_Extrait:_
* * *

On travaille pour vivre et puis on finit par vivre pour travailler.

Les enfants sont encore si près du moment de leur création qu’ils conservent en mémoire l’image de l’impossible.

Dire que j’aurais pu naître dans le corps d’un chien ou d’un oiseau. Mes pensées, sans doute,  auraient été fort différentes. Mais qu’est-ce que cela aurait changé sur le plan de l’univers ?

Le jour, on s’agite, on vaque à ses occupations. Mais la nuit, il suffit de lever la tête vers le ciel pour découvrir tous ces mondes où nous n’irons jamais. On se sent alors emporté dans le grand vide sidéral et on se demande quel sens cela peut bien avoir.

Il existe des étoiles qui sont éteintes depuis plus de mille ans déjà quand leur lumière nous parvient. On se dit alors que tout ce que nous voyons n’est finalement qu’illusion.

Ces étoiles mortes sont à notre image : un bref éclat dans la nuit noire. Et puis plus rien.

Il y a dans les yeux de certains chiens un monde de bonté qu’on serait bien en peine de trouver ailleurs.

L’animal est comme nous, un être vivant perdu dans l’abîme intersidéral. Il aime, il souffre, puis il meurt. La seule différence, c’est qu’il ne sait pas écrire.

La musique est comme une porte ouverte sur un autre monde. Un monde qui s’articule autour du silence.

La peinture, elle, fige le temps dans un moment d’éternité.

L’araignée semble si fragile, pendue à son fil. Pourtant c’est un prédateur redoutable. Un peu comme l’homme, quoi.

On se demanderait bien pourquoi l’espèce humaine est la seule dont la population s’accroit sans cesse, au point de mettre la planète en danger. Les autres espèces, elles, disparaissent lentement mais inexorablement.

Quand homo sapiens aura rayé de la terre tous les animaux, continuera-t-il encore à se multiplier à l’infini, courant ainsi à sa propre perte ?

La croyance dans le progrès, telle que l’homme des Lumières la concevait, est sans doute ce qui est en train de nous détruire. 

21/09/2011

Automne

Automne,du latin « automnus ». Mot  probablement d’origine étrusque, mais les Romains avaient fini par le confondre avec le verbe « augere », croître, augmenter. C’est que l’idée première était bien positive, celle d’une saison où l’on engrangeait les récoltes, où la terre donnait en abondance fruits et légumes et récompensait ainsi les hommes du mal qu’ils s’étaient donné au printemps pour labourer. Jusqu’au XII° siècle, on employait d’ailleurs le terme « gain » (temps de la récolte) et pas notre mot « automne », qui est en quelque sorte emprunté tel quel au latin au XIII° siècle, dans un premier temps toujours avec cette idée de récolte, puis progressivement avec celle de déclin.

* * *

_Extraits des entrées:_
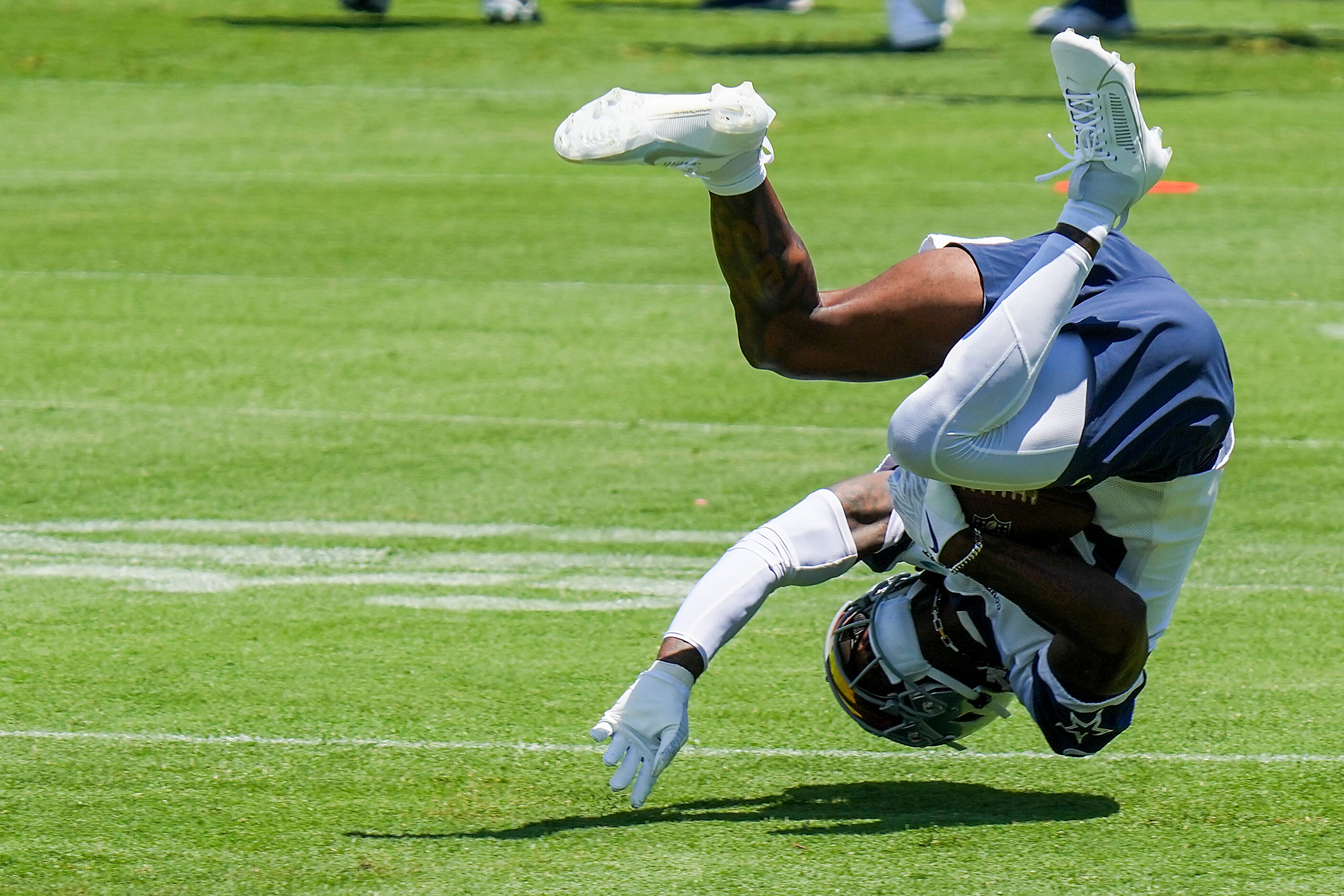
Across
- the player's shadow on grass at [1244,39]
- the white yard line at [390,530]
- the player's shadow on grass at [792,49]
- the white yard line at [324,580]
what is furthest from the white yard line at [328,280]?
the player's shadow on grass at [1244,39]

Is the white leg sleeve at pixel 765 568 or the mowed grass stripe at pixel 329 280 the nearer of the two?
the white leg sleeve at pixel 765 568

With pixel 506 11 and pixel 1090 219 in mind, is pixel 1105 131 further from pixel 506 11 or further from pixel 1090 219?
pixel 506 11

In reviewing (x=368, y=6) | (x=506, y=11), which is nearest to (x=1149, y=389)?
(x=506, y=11)

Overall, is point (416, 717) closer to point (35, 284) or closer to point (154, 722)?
point (154, 722)

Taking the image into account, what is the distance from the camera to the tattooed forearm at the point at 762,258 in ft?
13.8

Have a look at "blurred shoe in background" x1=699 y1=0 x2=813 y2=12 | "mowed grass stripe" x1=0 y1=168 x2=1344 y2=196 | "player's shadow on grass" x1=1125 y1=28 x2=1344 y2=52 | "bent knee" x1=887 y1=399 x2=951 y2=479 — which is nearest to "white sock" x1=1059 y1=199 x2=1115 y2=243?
"bent knee" x1=887 y1=399 x2=951 y2=479

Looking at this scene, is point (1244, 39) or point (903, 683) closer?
point (903, 683)

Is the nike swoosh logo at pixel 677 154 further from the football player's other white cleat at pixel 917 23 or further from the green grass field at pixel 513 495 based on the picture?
the football player's other white cleat at pixel 917 23

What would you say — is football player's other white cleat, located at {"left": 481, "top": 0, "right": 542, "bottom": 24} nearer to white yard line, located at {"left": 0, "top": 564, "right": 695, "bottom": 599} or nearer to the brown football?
white yard line, located at {"left": 0, "top": 564, "right": 695, "bottom": 599}

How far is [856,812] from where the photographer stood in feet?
13.2

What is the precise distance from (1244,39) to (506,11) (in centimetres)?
739

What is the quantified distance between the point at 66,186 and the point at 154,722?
29.1ft

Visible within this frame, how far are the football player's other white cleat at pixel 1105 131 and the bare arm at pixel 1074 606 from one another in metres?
0.74

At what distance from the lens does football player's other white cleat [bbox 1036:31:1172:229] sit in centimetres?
395
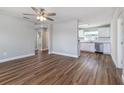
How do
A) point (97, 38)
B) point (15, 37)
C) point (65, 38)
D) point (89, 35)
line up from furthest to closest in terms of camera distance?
point (89, 35), point (97, 38), point (65, 38), point (15, 37)

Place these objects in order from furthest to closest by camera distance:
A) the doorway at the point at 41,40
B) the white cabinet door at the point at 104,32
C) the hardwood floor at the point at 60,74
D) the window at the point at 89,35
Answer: the doorway at the point at 41,40
the window at the point at 89,35
the white cabinet door at the point at 104,32
the hardwood floor at the point at 60,74

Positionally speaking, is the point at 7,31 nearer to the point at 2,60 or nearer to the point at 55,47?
the point at 2,60

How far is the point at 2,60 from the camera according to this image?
4648 mm

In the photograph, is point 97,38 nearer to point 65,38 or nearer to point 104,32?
A: point 104,32

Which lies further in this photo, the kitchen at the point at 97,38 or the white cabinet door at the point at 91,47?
the white cabinet door at the point at 91,47

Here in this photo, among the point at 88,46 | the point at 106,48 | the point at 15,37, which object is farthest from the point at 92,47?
the point at 15,37

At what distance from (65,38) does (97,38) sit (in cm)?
316

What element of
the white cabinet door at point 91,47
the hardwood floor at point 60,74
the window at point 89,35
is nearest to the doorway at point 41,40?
the window at point 89,35

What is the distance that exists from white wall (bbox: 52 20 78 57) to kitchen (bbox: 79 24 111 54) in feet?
7.62

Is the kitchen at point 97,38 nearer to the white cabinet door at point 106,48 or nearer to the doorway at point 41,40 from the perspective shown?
the white cabinet door at point 106,48

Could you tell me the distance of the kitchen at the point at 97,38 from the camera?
6.98 m

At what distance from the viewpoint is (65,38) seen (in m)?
6.46

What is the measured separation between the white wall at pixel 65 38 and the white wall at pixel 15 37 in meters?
1.71
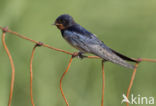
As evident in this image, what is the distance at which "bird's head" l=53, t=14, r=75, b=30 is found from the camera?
2.74 meters

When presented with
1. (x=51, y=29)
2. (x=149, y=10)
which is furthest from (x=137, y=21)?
(x=51, y=29)

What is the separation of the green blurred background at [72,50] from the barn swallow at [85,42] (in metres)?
0.65

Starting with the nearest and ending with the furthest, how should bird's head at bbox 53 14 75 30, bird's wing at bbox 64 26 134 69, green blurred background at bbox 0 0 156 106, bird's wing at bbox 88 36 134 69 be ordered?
bird's wing at bbox 88 36 134 69
bird's wing at bbox 64 26 134 69
bird's head at bbox 53 14 75 30
green blurred background at bbox 0 0 156 106

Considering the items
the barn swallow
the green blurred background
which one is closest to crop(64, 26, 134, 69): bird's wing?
the barn swallow

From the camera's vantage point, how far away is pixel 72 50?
351cm

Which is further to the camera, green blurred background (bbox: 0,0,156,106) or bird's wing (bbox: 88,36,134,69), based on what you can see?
green blurred background (bbox: 0,0,156,106)

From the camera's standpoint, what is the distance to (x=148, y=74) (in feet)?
12.7

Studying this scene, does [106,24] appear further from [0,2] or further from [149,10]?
[0,2]

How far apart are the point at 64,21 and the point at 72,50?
0.78 meters

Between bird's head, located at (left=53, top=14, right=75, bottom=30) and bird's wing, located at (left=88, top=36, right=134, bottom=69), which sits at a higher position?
bird's head, located at (left=53, top=14, right=75, bottom=30)

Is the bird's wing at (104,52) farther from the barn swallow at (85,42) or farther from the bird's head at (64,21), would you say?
the bird's head at (64,21)

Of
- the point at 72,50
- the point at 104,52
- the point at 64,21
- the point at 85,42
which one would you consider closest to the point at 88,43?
the point at 85,42

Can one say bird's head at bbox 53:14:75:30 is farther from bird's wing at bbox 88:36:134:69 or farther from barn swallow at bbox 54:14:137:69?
bird's wing at bbox 88:36:134:69

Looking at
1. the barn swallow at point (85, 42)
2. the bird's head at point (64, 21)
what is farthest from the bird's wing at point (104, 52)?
the bird's head at point (64, 21)
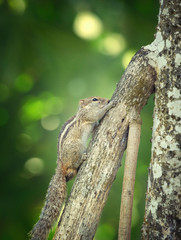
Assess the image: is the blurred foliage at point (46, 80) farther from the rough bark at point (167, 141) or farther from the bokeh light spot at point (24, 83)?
the rough bark at point (167, 141)

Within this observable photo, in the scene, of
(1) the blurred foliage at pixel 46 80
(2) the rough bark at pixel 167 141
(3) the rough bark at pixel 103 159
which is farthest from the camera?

* * *

_Consigne:_
Recopiez l'extrait tel quel, en commençant aux mots « La musique est » et en vous arrêtant après « lentement mais inexorablement. ». Servez-vous seulement de l'extrait.

_Votre réponse:_
La musique est comme une porte ouverte sur un autre monde. Un monde qui s’articule autour du silence.

La peinture, elle, fige le temps dans un moment d’éternité.

L’araignée semble si fragile, pendue à son fil. Pourtant c’est un prédateur redoutable. Un peu comme l’homme, quoi.

On se demanderait bien pourquoi l’espèce humaine est la seule dont la population s’accroit sans cesse, au point de mettre la planète en danger. Les autres espèces, elles, disparaissent lentement mais inexorablement.